The good news is that after a few years of slowing and negative earnings growth rates, it appears Canadian Utilities may be turning a corner. Analysts expect mid, single-digit growth over the next couple of years.
All this considered, there’s almost zero chance this dividend gets cut, and we can expect low-to-mid single digit growth as it attempts to find a new path to higher growth.
EST DGR |
EST Increase |
Est New Div |
---|---|---|
~3-5% |
$0.0131-0.0218 |
$0.4485-0.4572 |
Atco (TSX:ACO.X)
- Current Streak: 27 years
- Current Yield: 4.76%
- Earnings: N/A
What can investors expect: The parent company of Canadian Utilities, Atco (TSE:ACO.X) is also a model of consistency.
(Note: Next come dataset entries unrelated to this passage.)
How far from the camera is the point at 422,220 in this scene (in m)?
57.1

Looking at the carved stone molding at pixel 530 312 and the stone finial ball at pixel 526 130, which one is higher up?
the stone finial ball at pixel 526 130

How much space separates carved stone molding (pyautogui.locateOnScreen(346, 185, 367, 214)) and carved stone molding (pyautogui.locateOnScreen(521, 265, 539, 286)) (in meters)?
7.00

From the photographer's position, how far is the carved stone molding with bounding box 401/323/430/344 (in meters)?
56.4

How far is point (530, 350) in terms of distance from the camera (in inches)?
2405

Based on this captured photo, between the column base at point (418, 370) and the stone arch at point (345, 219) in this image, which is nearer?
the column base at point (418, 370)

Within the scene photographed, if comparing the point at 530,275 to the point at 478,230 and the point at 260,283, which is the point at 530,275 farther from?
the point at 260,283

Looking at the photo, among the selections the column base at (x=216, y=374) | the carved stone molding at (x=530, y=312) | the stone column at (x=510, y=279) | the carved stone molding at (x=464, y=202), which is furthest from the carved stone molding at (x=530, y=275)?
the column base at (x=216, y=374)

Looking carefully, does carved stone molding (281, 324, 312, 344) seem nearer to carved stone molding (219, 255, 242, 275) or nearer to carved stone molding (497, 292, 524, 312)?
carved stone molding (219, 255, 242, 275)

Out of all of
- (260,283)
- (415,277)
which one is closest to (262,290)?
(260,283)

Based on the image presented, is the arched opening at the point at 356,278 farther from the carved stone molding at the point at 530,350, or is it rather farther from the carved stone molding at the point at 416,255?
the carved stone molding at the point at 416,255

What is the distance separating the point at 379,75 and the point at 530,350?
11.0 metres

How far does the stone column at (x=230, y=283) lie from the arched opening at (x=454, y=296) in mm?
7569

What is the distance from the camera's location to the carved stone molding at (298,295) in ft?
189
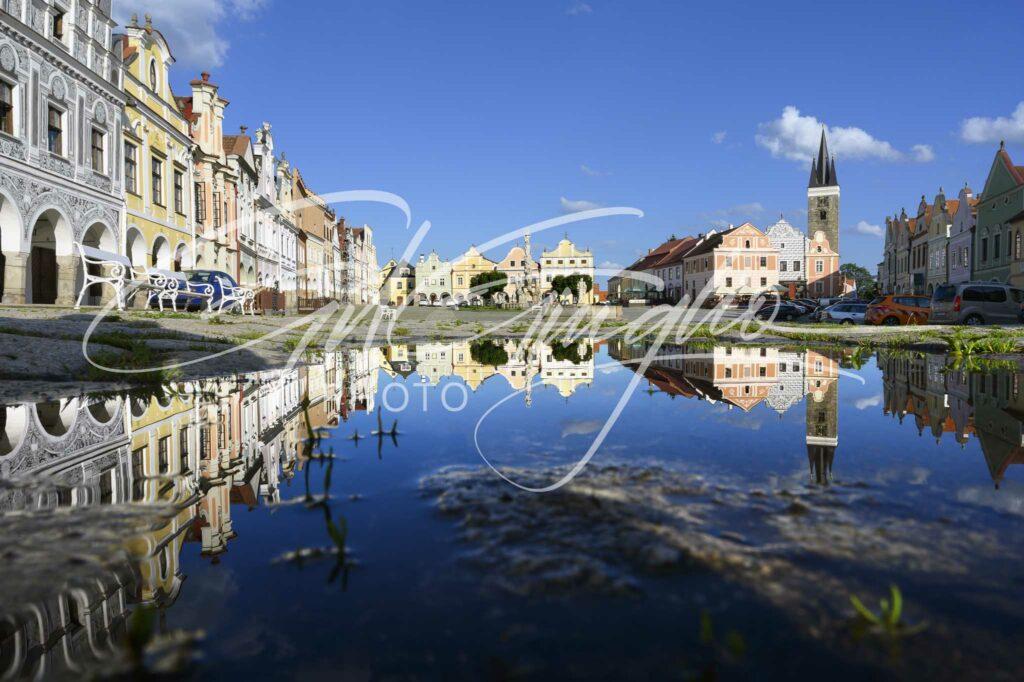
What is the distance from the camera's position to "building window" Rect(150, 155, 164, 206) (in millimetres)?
23594

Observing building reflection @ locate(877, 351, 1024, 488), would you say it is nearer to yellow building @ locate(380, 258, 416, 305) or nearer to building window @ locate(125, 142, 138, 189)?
building window @ locate(125, 142, 138, 189)

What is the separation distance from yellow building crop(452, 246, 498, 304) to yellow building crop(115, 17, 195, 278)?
320 ft

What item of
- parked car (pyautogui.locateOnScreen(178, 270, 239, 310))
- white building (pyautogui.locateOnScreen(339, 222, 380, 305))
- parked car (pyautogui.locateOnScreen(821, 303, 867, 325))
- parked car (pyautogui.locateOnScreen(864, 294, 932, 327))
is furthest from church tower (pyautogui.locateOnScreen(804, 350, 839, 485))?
white building (pyautogui.locateOnScreen(339, 222, 380, 305))

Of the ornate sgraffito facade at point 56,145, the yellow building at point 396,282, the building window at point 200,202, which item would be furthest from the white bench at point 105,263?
the yellow building at point 396,282

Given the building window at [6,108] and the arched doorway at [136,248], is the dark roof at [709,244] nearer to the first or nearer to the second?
the arched doorway at [136,248]

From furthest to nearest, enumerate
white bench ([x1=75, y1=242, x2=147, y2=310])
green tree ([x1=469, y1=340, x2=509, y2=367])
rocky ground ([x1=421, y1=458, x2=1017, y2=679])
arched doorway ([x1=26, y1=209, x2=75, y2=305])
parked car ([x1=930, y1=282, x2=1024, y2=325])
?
parked car ([x1=930, y1=282, x2=1024, y2=325])
arched doorway ([x1=26, y1=209, x2=75, y2=305])
white bench ([x1=75, y1=242, x2=147, y2=310])
green tree ([x1=469, y1=340, x2=509, y2=367])
rocky ground ([x1=421, y1=458, x2=1017, y2=679])

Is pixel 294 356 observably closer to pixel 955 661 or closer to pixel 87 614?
pixel 87 614

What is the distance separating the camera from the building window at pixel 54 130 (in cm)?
1712

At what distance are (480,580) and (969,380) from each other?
6343 millimetres

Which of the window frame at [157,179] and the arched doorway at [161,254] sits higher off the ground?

Since 1995, the company has always raised the dividend in January and announces on the same day as Canadian Utilities.
It owns the fifth-longest dividend growth streak in the country and is one of only 11 companies to have reached the quarter-century mark of dividend growth.
Much like Canadian Utilities, Atco’s pace of dividend growth has slowed –albeit at a much slower rate.
Last year, the company raised the dividend by 7.51%, in line with its raise from 2019 but below Atco’s previous double-digit average.
Atco’s fortunes tend to rise and fall with Canadian Utilities and it is faced similar slowing growth.
Unlike its subsidiary, Atco is still expected to see negative earnings growth next year. Given this, a raise in the low, mid-single digits is the likely outcome.
EST DGR |
EST Increase |
Est New Div |
---|---|---|
~5% |
$0.0248 |
$0.46 |
* Mat Litalien has no position in the companies mentioned. Follow me on Twitter @matlitalien to get my latest updates on Canadian dividend stocks.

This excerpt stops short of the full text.